“It was a very big bet, because it’s not the sort of things that companies like ours generally do,” says Kurt Graves, CEO of Boston-based biotech startup Intarcia Therapeutics. “But it worked completely. It’s a dream come true.”
Graves is talking about Intarcia’s decision in early 2013 to launch head-to-head tests of its lead diabetes drug candidate against Merck’s (MRK) Januvia, the world’s leading oral diabetes medication with around $6 billion in gross sales. The tests involved around 535 patients suffering from Type 2 diabetes, and were done separately from Intarcia’s more traditional Phase 3 trials that compared its drug to a placebo.
Last night Intarcia announced the top-line results, purporting to show that patients put on Intarcia’s drug nearly doubled glucose reductions and just over tripled weight loss, when compared to those who were put on Juvania. Graves says that the company is in negotiations to publish its full results in a “prestigious” scientific publication, but that he wanted to get the basic information out as soon as possible.
“Whenever you’re involved in a major trial that finishes, I think it’s good to publish the results,” Graves explains. “First, it’s a courtesy to the investigators and patients who participated in the trial, or for investigators doing other trials. Second, even though we’re a private company, we operate like a public one and we’d consider this to be material information for our investors. Third, this study is going to trigger a $100 million payment from a $300 million royalty deal we announced earlier this year.”
What’s particularly notable about Intarcia’s drug is that it isn’t taken orally.
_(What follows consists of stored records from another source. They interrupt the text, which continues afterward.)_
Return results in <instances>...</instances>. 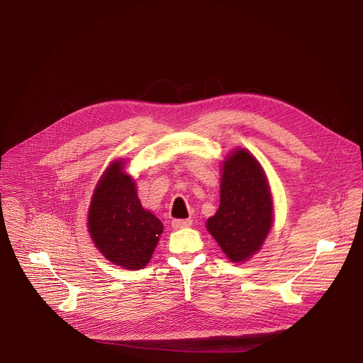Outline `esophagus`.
Returning <instances> with one entry per match:
<instances>
[{"label": "esophagus", "mask_w": 363, "mask_h": 363, "mask_svg": "<svg viewBox=\"0 0 363 363\" xmlns=\"http://www.w3.org/2000/svg\"><path fill=\"white\" fill-rule=\"evenodd\" d=\"M193 220L191 219H174L172 220V226L175 228V230H182V228H188L191 226Z\"/></svg>", "instance_id": "34e87169"}]
</instances>
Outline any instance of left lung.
Listing matches in <instances>:
<instances>
[{
	"label": "left lung",
	"instance_id": "8db88e82",
	"mask_svg": "<svg viewBox=\"0 0 363 363\" xmlns=\"http://www.w3.org/2000/svg\"><path fill=\"white\" fill-rule=\"evenodd\" d=\"M272 226V199L264 172L245 150L223 162L220 206L207 230L233 262L256 253Z\"/></svg>",
	"mask_w": 363,
	"mask_h": 363
}]
</instances>
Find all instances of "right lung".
I'll use <instances>...</instances> for the list:
<instances>
[{
    "label": "right lung",
    "instance_id": "obj_1",
    "mask_svg": "<svg viewBox=\"0 0 363 363\" xmlns=\"http://www.w3.org/2000/svg\"><path fill=\"white\" fill-rule=\"evenodd\" d=\"M88 228L103 256L126 269L144 268L163 233L162 222L143 208L122 162L110 164L95 188Z\"/></svg>",
    "mask_w": 363,
    "mask_h": 363
}]
</instances>
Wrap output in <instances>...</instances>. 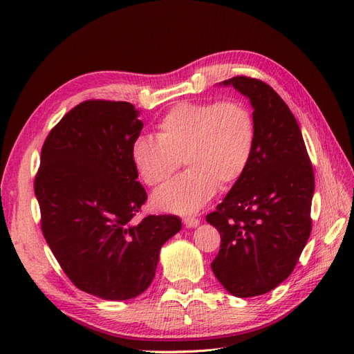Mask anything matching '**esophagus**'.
Segmentation results:
<instances>
[{
    "instance_id": "1",
    "label": "esophagus",
    "mask_w": 354,
    "mask_h": 354,
    "mask_svg": "<svg viewBox=\"0 0 354 354\" xmlns=\"http://www.w3.org/2000/svg\"><path fill=\"white\" fill-rule=\"evenodd\" d=\"M183 222H184L185 227H189V228H194V227H198V225H199V219H198V217H194V216L183 217Z\"/></svg>"
}]
</instances>
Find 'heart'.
<instances>
[{
  "mask_svg": "<svg viewBox=\"0 0 354 354\" xmlns=\"http://www.w3.org/2000/svg\"><path fill=\"white\" fill-rule=\"evenodd\" d=\"M257 126L242 100L181 102L158 123V138L141 135L132 162L150 187L164 185L183 167L189 171L155 194L153 204L173 213H193L221 189L236 184L254 156Z\"/></svg>",
  "mask_w": 354,
  "mask_h": 354,
  "instance_id": "1",
  "label": "heart"
}]
</instances>
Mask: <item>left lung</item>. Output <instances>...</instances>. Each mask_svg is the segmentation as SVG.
Instances as JSON below:
<instances>
[{"mask_svg":"<svg viewBox=\"0 0 354 354\" xmlns=\"http://www.w3.org/2000/svg\"><path fill=\"white\" fill-rule=\"evenodd\" d=\"M223 85L250 97L257 142L245 175L207 214L221 234L212 269L230 293L248 298L275 289L295 269L312 231L315 175L297 120L272 88L248 76Z\"/></svg>","mask_w":354,"mask_h":354,"instance_id":"8db88e82","label":"left lung"}]
</instances>
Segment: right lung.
I'll return each mask as SVG.
<instances>
[{
    "instance_id": "right-lung-1",
    "label": "right lung",
    "mask_w": 354,
    "mask_h": 354,
    "mask_svg": "<svg viewBox=\"0 0 354 354\" xmlns=\"http://www.w3.org/2000/svg\"><path fill=\"white\" fill-rule=\"evenodd\" d=\"M137 115L127 102L79 103L47 135L35 176L42 234L66 277L118 301L149 288L161 246L183 227L173 214L133 221L147 201L131 158Z\"/></svg>"
}]
</instances>
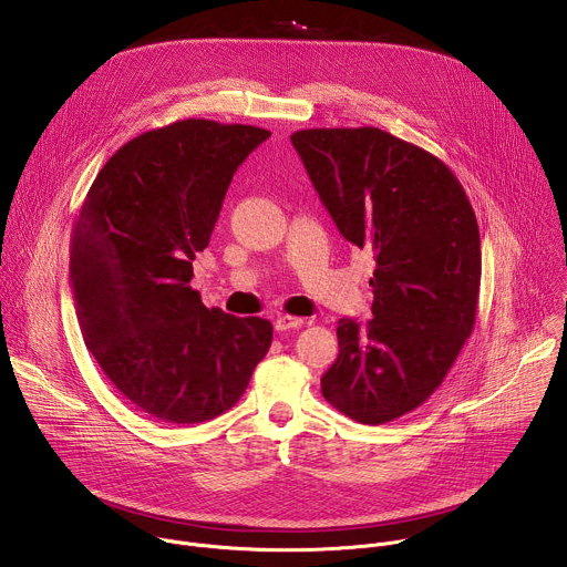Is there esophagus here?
<instances>
[{
  "instance_id": "1",
  "label": "esophagus",
  "mask_w": 567,
  "mask_h": 567,
  "mask_svg": "<svg viewBox=\"0 0 567 567\" xmlns=\"http://www.w3.org/2000/svg\"><path fill=\"white\" fill-rule=\"evenodd\" d=\"M305 326V320L302 318H298V316H280L278 320H276V330L278 332H289V330H298V328H302Z\"/></svg>"
}]
</instances>
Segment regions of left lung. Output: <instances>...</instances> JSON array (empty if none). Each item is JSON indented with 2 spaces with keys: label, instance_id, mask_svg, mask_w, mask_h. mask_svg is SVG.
<instances>
[{
  "label": "left lung",
  "instance_id": "8db88e82",
  "mask_svg": "<svg viewBox=\"0 0 567 567\" xmlns=\"http://www.w3.org/2000/svg\"><path fill=\"white\" fill-rule=\"evenodd\" d=\"M291 143L341 235L377 262L374 318L339 320L322 396L361 424L392 422L437 390L473 332L475 213L444 161L379 127L300 130Z\"/></svg>",
  "mask_w": 567,
  "mask_h": 567
}]
</instances>
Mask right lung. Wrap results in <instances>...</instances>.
I'll use <instances>...</instances> for the list:
<instances>
[{
	"label": "right lung",
	"mask_w": 567,
	"mask_h": 567,
	"mask_svg": "<svg viewBox=\"0 0 567 567\" xmlns=\"http://www.w3.org/2000/svg\"><path fill=\"white\" fill-rule=\"evenodd\" d=\"M269 136L206 118L143 132L110 156L80 208L69 256L80 332L154 420L226 413L269 352V320L208 309L190 287L237 166Z\"/></svg>",
	"instance_id": "right-lung-1"
}]
</instances>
Instead, it is contained in a matchstick-sized osmotic pump that is implanted during a one-minute outpatient procedure, and which can provide continual treatment for up to a year.
Intarcia now plans to file for FDA approval in the first half of next year, after which the drug would undergo a review process that typically lasts around 12 months. That means that the company could be directly competing with Merck by mid-2017.
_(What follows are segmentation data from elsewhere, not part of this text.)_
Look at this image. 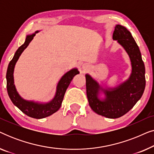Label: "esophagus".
<instances>
[{
	"label": "esophagus",
	"mask_w": 154,
	"mask_h": 154,
	"mask_svg": "<svg viewBox=\"0 0 154 154\" xmlns=\"http://www.w3.org/2000/svg\"><path fill=\"white\" fill-rule=\"evenodd\" d=\"M83 69H84V71L87 70V66H83Z\"/></svg>",
	"instance_id": "34e87169"
}]
</instances>
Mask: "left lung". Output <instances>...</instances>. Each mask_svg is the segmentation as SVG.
<instances>
[{
	"label": "left lung",
	"mask_w": 154,
	"mask_h": 154,
	"mask_svg": "<svg viewBox=\"0 0 154 154\" xmlns=\"http://www.w3.org/2000/svg\"><path fill=\"white\" fill-rule=\"evenodd\" d=\"M113 39L124 48L132 64L129 79L119 87L104 90L106 98H98L100 86L89 75H86V93L90 106L96 113L109 119L123 116L133 107L144 93L146 79L145 67L140 50L131 33L125 27L118 24L113 33Z\"/></svg>",
	"instance_id": "left-lung-1"
}]
</instances>
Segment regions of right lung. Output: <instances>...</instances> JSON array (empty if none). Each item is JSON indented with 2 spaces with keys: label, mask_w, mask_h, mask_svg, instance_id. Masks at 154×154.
I'll return each instance as SVG.
<instances>
[{
  "label": "right lung",
  "mask_w": 154,
  "mask_h": 154,
  "mask_svg": "<svg viewBox=\"0 0 154 154\" xmlns=\"http://www.w3.org/2000/svg\"><path fill=\"white\" fill-rule=\"evenodd\" d=\"M37 32L38 31L35 33ZM35 35V33H33L32 35H27L25 43L22 46H20L16 51L13 58L10 61L9 65H8L7 73H6V79H7L8 93L12 103L28 116L33 118V119H40L49 116L59 110L62 105V102L67 88L69 87L73 77L75 75L79 74V71L77 70V69H73L67 72L61 79L57 85V88L55 97L50 102L47 103V104H38V103L29 102V101L23 100L19 95L16 90L15 86L14 85V68L21 54L22 53L25 48L29 45L30 42L32 41Z\"/></svg>",
  "instance_id": "1"
}]
</instances>
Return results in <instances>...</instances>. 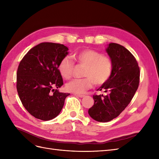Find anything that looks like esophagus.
Instances as JSON below:
<instances>
[{"label":"esophagus","mask_w":159,"mask_h":159,"mask_svg":"<svg viewBox=\"0 0 159 159\" xmlns=\"http://www.w3.org/2000/svg\"><path fill=\"white\" fill-rule=\"evenodd\" d=\"M74 95L75 96H77V97H79V98H83L84 95H80V94H77V93H74Z\"/></svg>","instance_id":"34e87169"}]
</instances>
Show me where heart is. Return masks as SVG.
Wrapping results in <instances>:
<instances>
[{
  "mask_svg": "<svg viewBox=\"0 0 159 159\" xmlns=\"http://www.w3.org/2000/svg\"><path fill=\"white\" fill-rule=\"evenodd\" d=\"M76 61L86 66L84 71V79H75L66 84V89L70 92L80 94L85 93L92 87L105 83L113 73V62L107 56H103L94 50H83L74 55ZM74 64L70 57L66 56L61 60L58 69L61 76L66 79L72 76Z\"/></svg>",
  "mask_w": 159,
  "mask_h": 159,
  "instance_id": "1",
  "label": "heart"
}]
</instances>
That’s also around the same time that Intarcia would plan to go public, as Graves has said he believes the company would be undervalued until it reaches commercialization. The aforementioned royalty deal valued Intarcia at upwards of $5.5 billion, compared to the $1.6 billion mark it received from a $200 million venture capital financing last year.
A Merck spokeswoman declined to comment specifically on the Intarcia results, but said that Merck is “confident that physicians will continue to choose Januvia… a once-daily pill that has been studied in more than 14,000 people with type 2 diabetes and has been used by millions of patients.”
It also is worth noting that Intarcia’s board of directors includes former Merck executive Nancy Thornberry, who oversaw Januvia discovery and development.